Hanli was staring wide-eyed, her eyes taking on the subdued purple of her sweater, not a trace of fear in them. "Yes, it'll be dark soon." She appeared to smile when she said that, then obediently let Shu Gong have his way with her.
Shu Gong gasped as he ripped off her chemise: Hanli's small, firm breasts were covered with purple blotches, her nipples dark and enlarged. Shu Gong sensed that her body had undergone subtle changes. He had done what he had set out to do the past few months: he had fixed Hanli real good. "It doesn't matter to me," he said. "If you want me dead, then that's what you'll get."
Not far from the limestone quarry, a cat screeched mournfully, but they didn't notice.
The cat was Shu Nong.
After the curtain of night fell, Shu Nong followed Shu Gong and Hanli to Stone Pier, which is at the southern end of Fragrant Cedar Street but hasn't been used for years. It was Shu Nong's favorite spot from which to watch people swim. But this was not the swimming season, and he wondered what they were doing there. He climbed onto a broken-down derrick to observe them through the cracked windshield. From that vantage point, he could look down on the river that flowed through town, although when there was no wind, the water lay heavily, like molten bronze.
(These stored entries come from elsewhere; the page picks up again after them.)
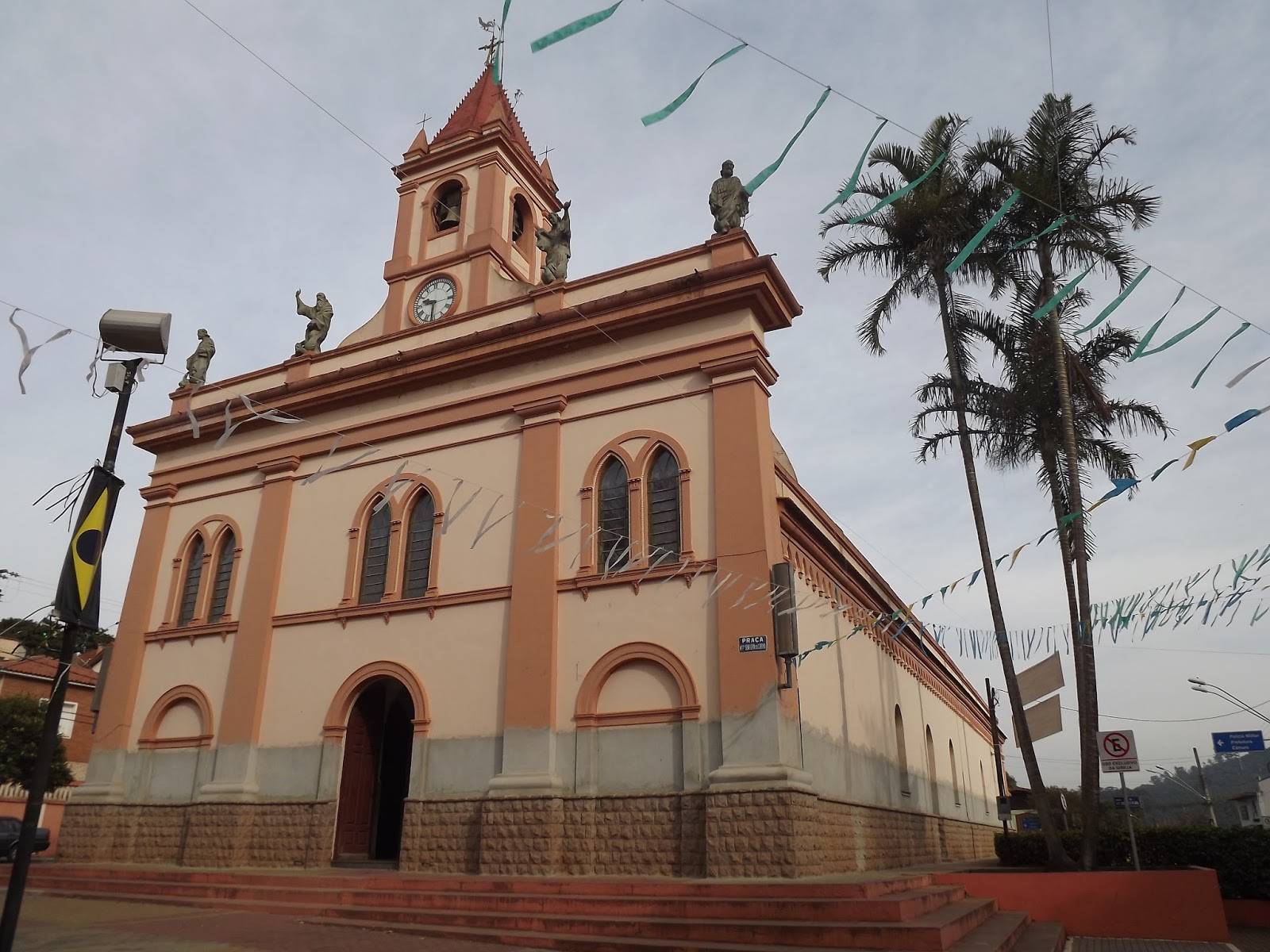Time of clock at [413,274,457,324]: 9:31
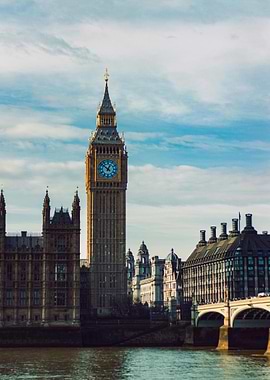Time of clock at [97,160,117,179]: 12:52
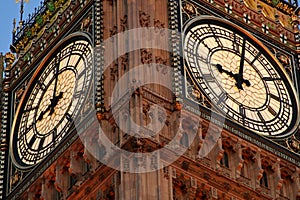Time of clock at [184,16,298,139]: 9:01
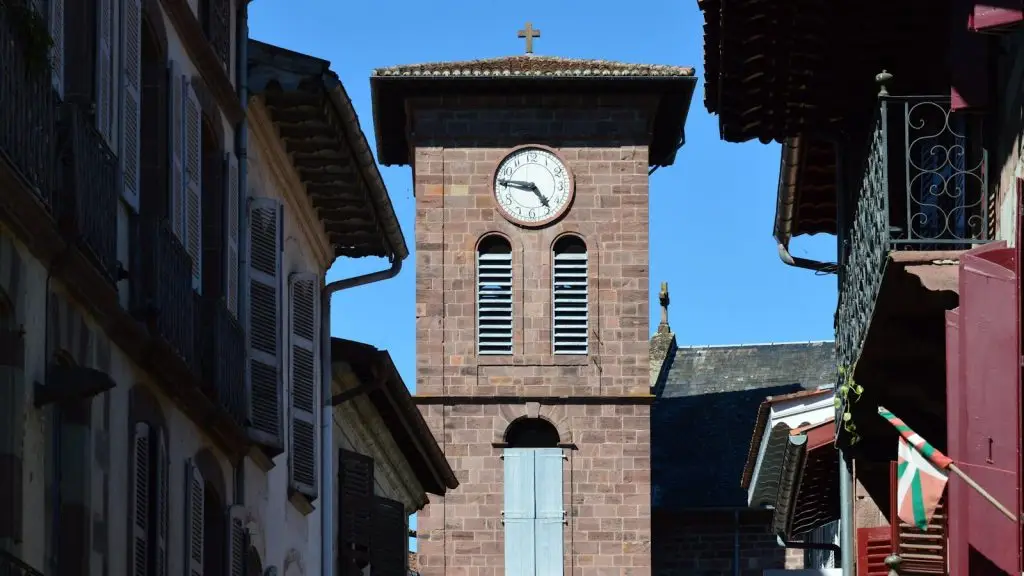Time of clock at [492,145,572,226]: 4:46
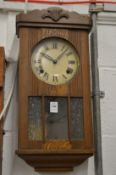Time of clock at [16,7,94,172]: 10:07
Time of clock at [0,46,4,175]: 10:07
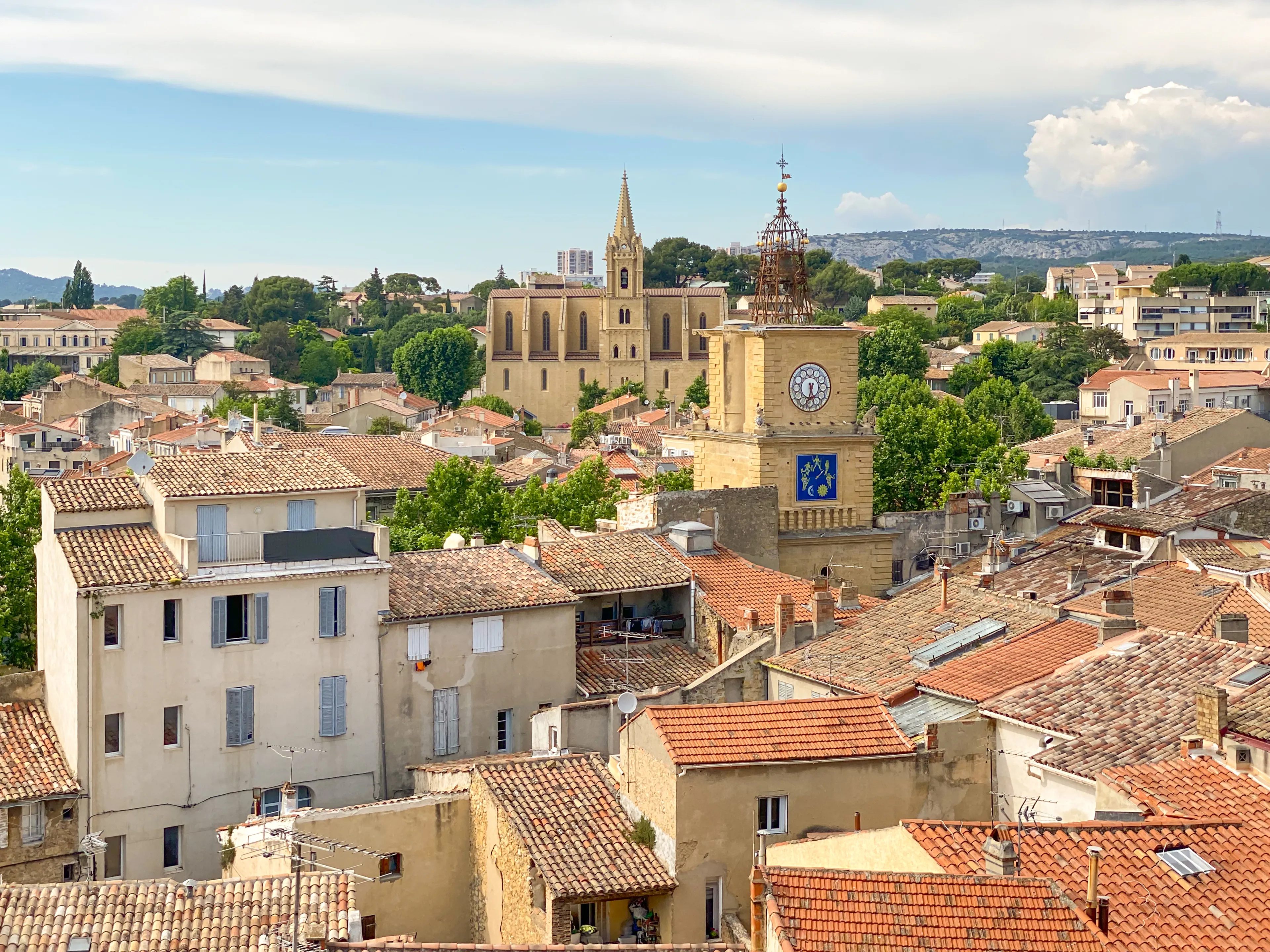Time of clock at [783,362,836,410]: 5:32
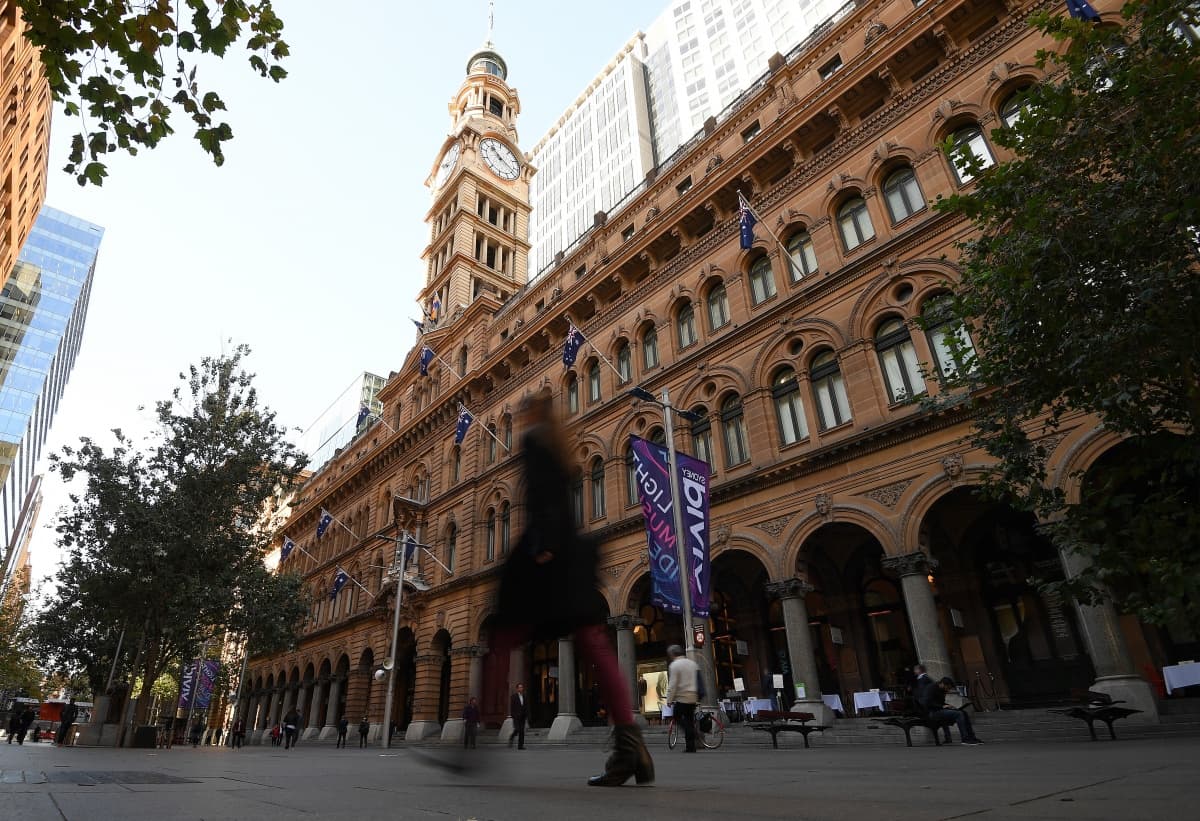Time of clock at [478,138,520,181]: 11:22
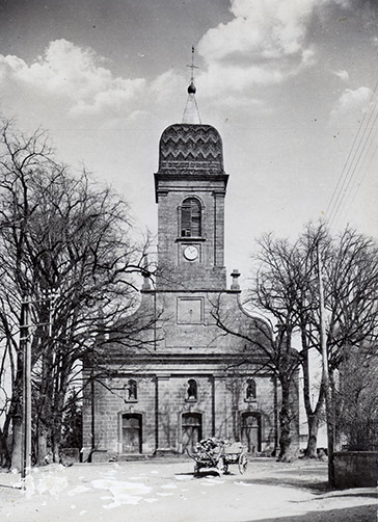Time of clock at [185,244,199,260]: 1:56
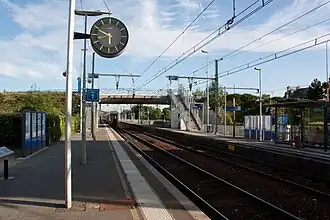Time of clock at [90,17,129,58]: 5:49
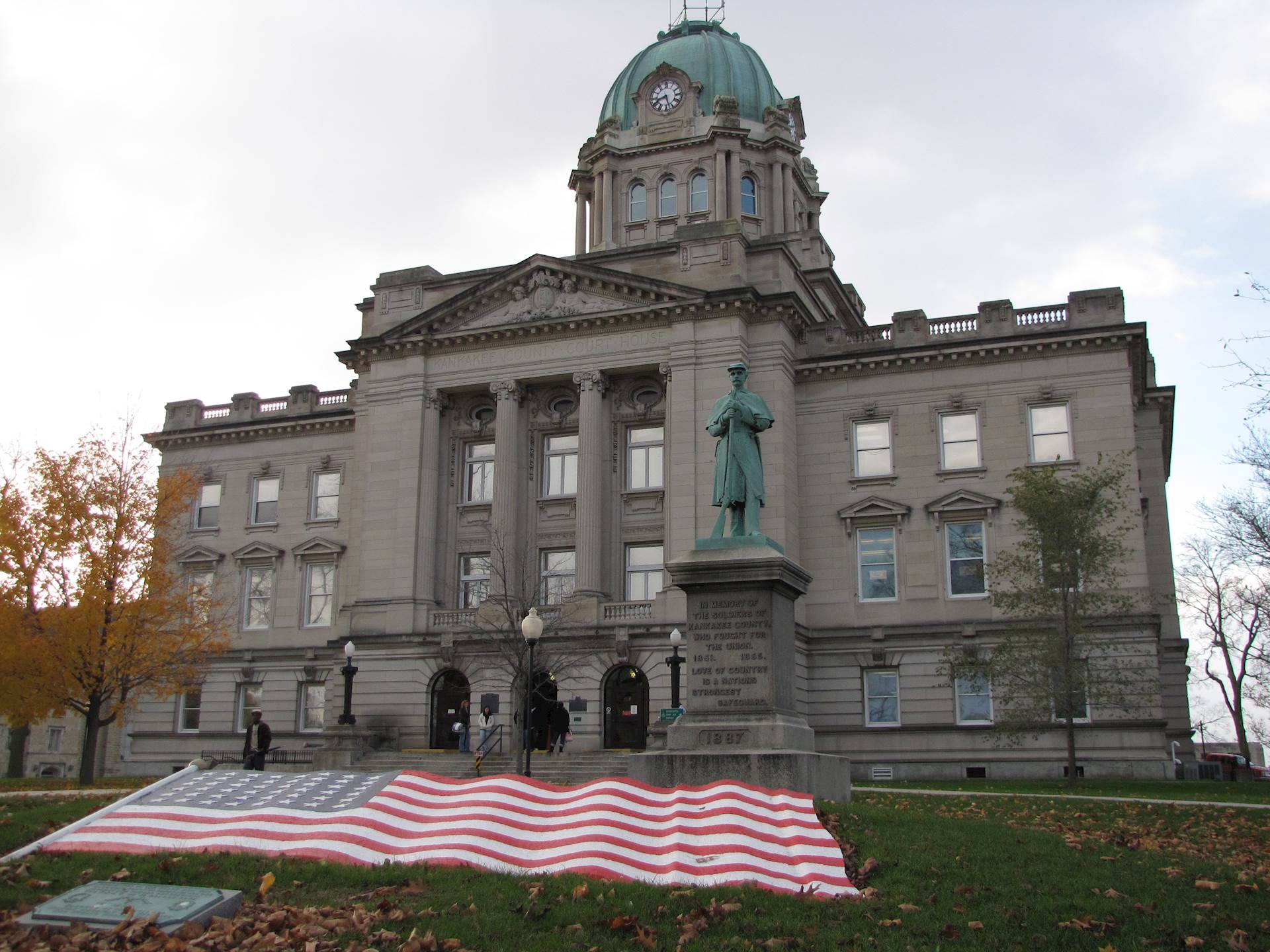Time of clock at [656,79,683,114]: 8:27
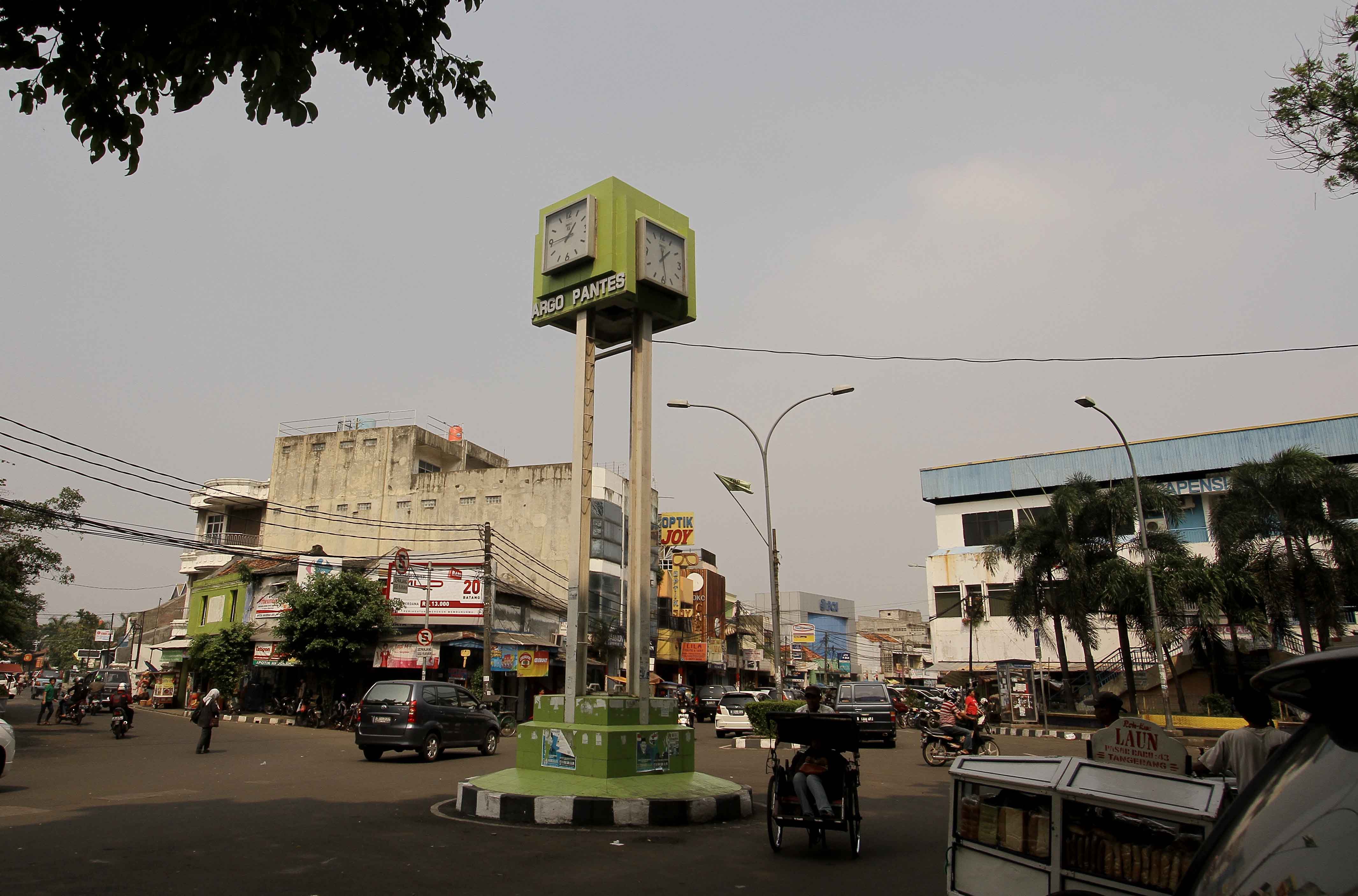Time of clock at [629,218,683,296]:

A motley assortment of lamps were lit in homes along the banks; a new moon reflected in the surface of the water was a luminous oval of goose-down yellow. The two people sitting on the river's edge looked like disconnected marionettes. Not sure what they were doing, Shu Nong observed their movements. First they tied themselves together with a rope, then rolled a large rock up to the river very, very slowly, waddling like geese. Shu Nong assumed it was some sort of game. They stopped at the river's edge. A cat on the opposite bank screeched. Shu Nong heard Shu Gong announce to the river, "So we die, what's the big deal?" Then they wrapped their arms around each other and jumped in with a thud and a splash that sent silvery spray in all directions. The moon splintered.
Die? Finally, Shu Nong reacted. Shu Gong and Hanli are drowning themselves in the river! He jumped down off the derrick and made a mad dash back to number 18. His flat was quiet, deserted, so he ran upstairs and banged on Qiu Yumei's door. "In the river! Drowned themselves!" Shu Nong screamed at the dark-red door. He heard rustling noises inside.